# [ENTRIES SUPPLIED]
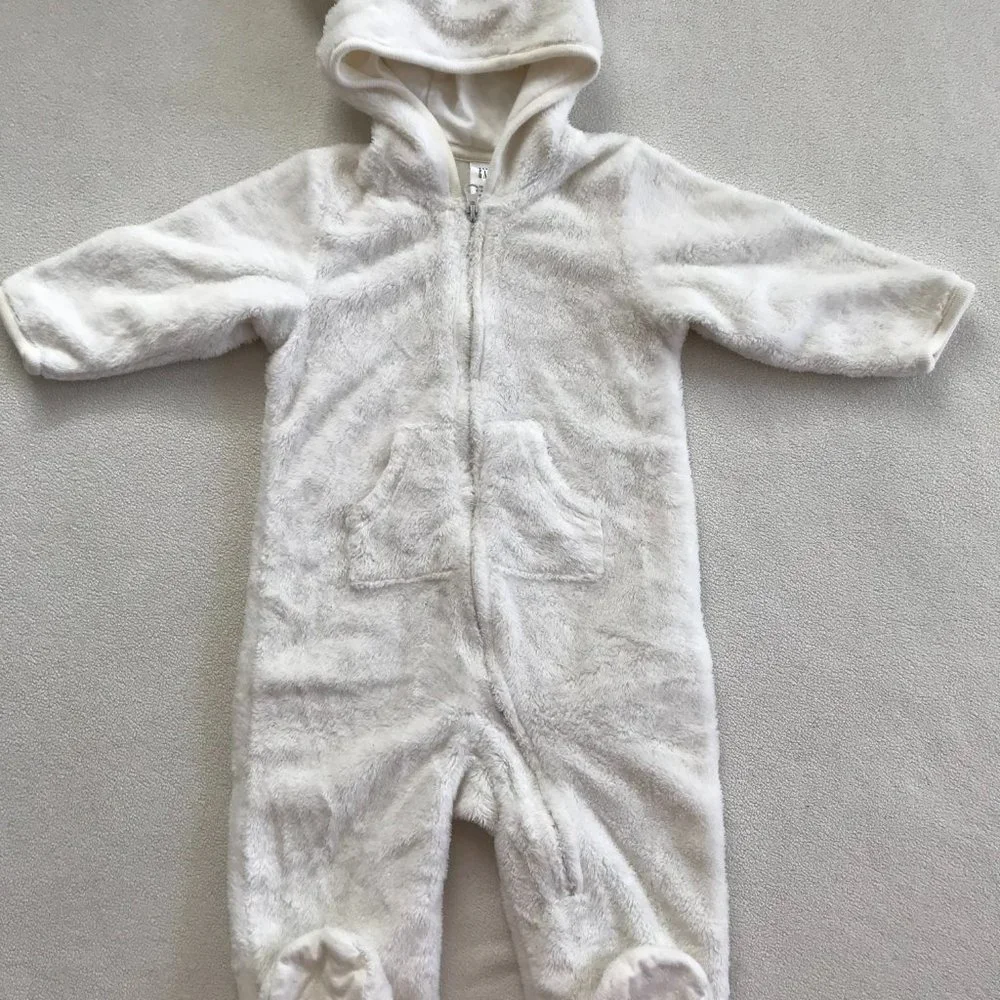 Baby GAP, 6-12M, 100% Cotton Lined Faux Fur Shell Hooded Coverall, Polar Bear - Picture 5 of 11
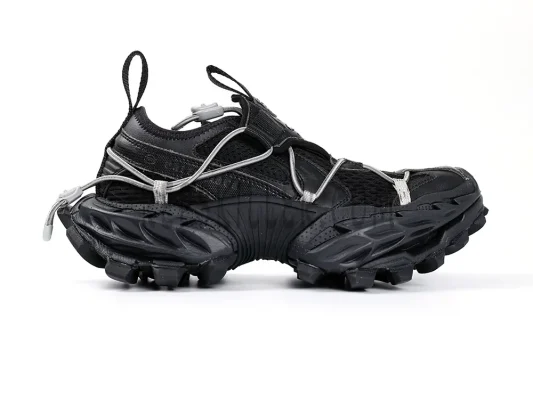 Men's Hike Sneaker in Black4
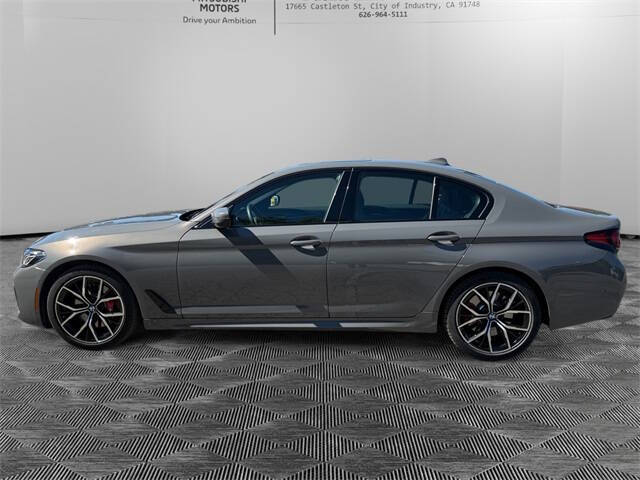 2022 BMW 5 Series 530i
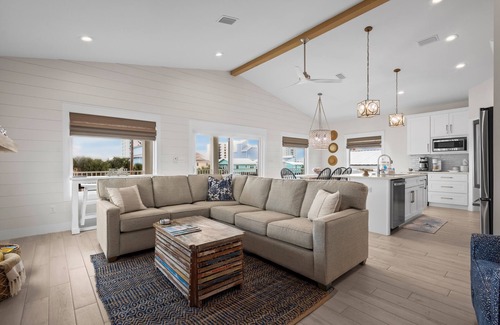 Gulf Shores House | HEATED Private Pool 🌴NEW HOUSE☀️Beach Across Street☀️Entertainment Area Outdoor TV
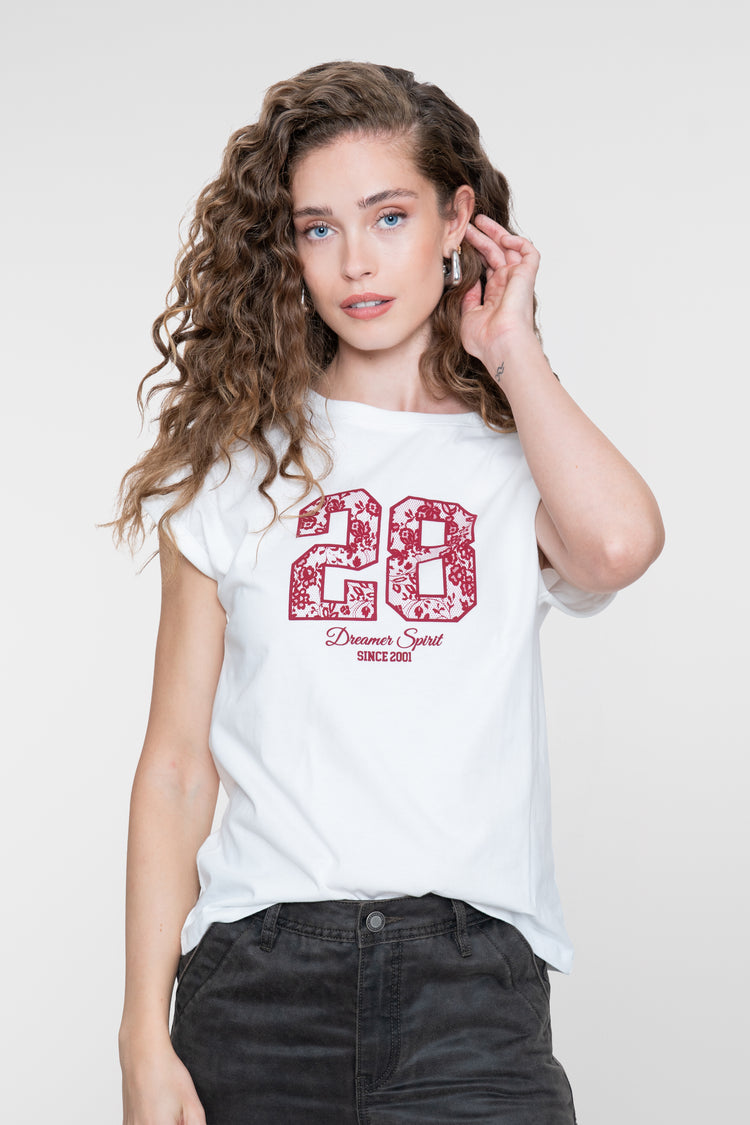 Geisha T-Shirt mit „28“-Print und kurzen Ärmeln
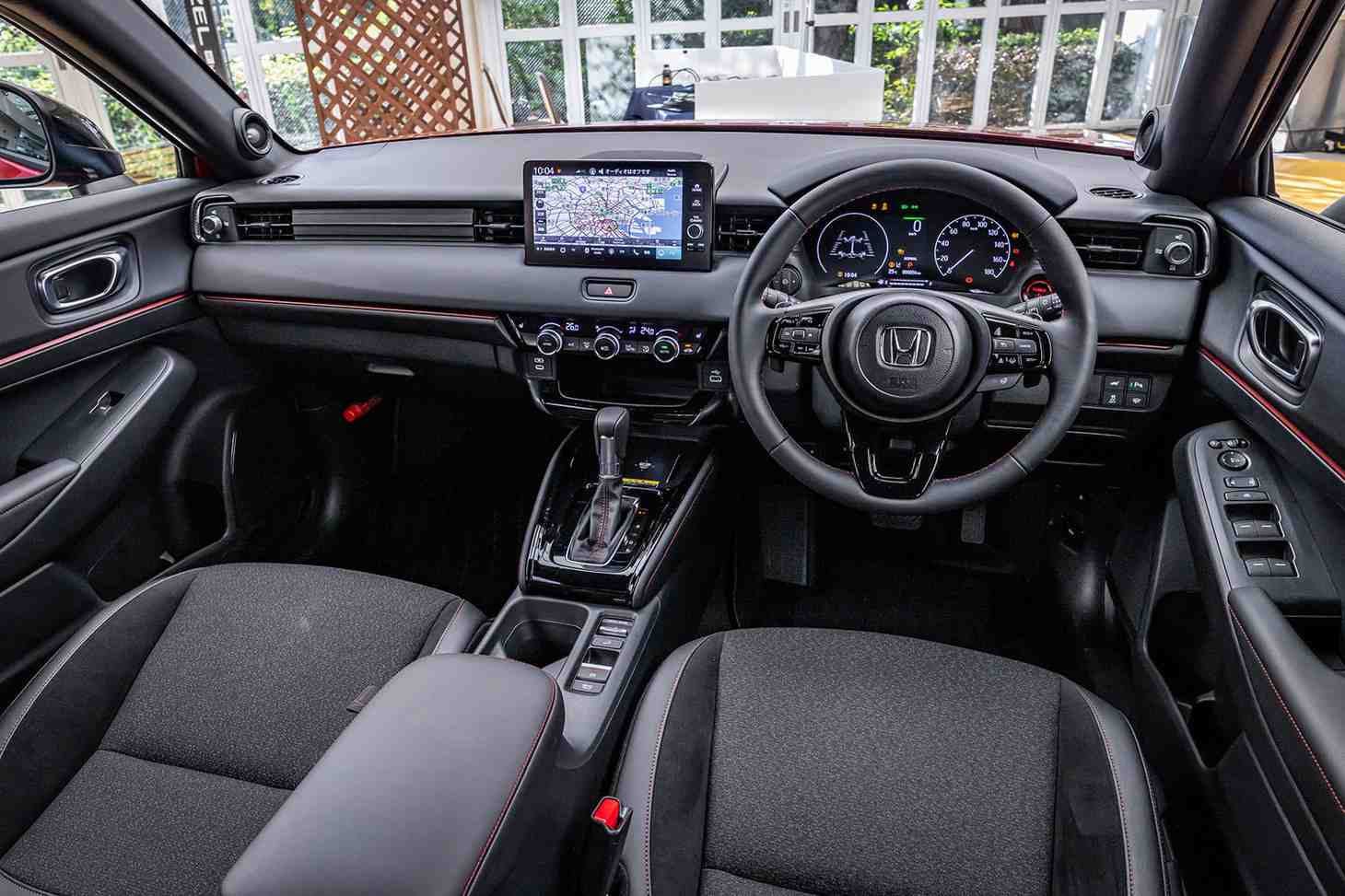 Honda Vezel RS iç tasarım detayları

# [GOAL OF THE EXERCISE]
Recast the lines above as a JSON list of strings, one string per line, with blank lines left out and no pictures included.

# [OUTPUT OF THE EXERCISE]
[
  " Baby GAP, 6-12M, 100% Cotton Lined Faux Fur Shell Hooded Coverall, Polar Bear - Picture 5 of 11",
  " Men's Hike Sneaker in Black4",
  " 2022 BMW 5 Series 530i",
  " Gulf Shores House | HEATED Private Pool 🌴NEW HOUSE☀️Beach Across Street☀️Entertainment Area Outdoor TV",
  " Geisha T-Shirt mit „28“-Print und kurzen Ärmeln",
  " Honda Vezel RS iç tasarım detayları"
]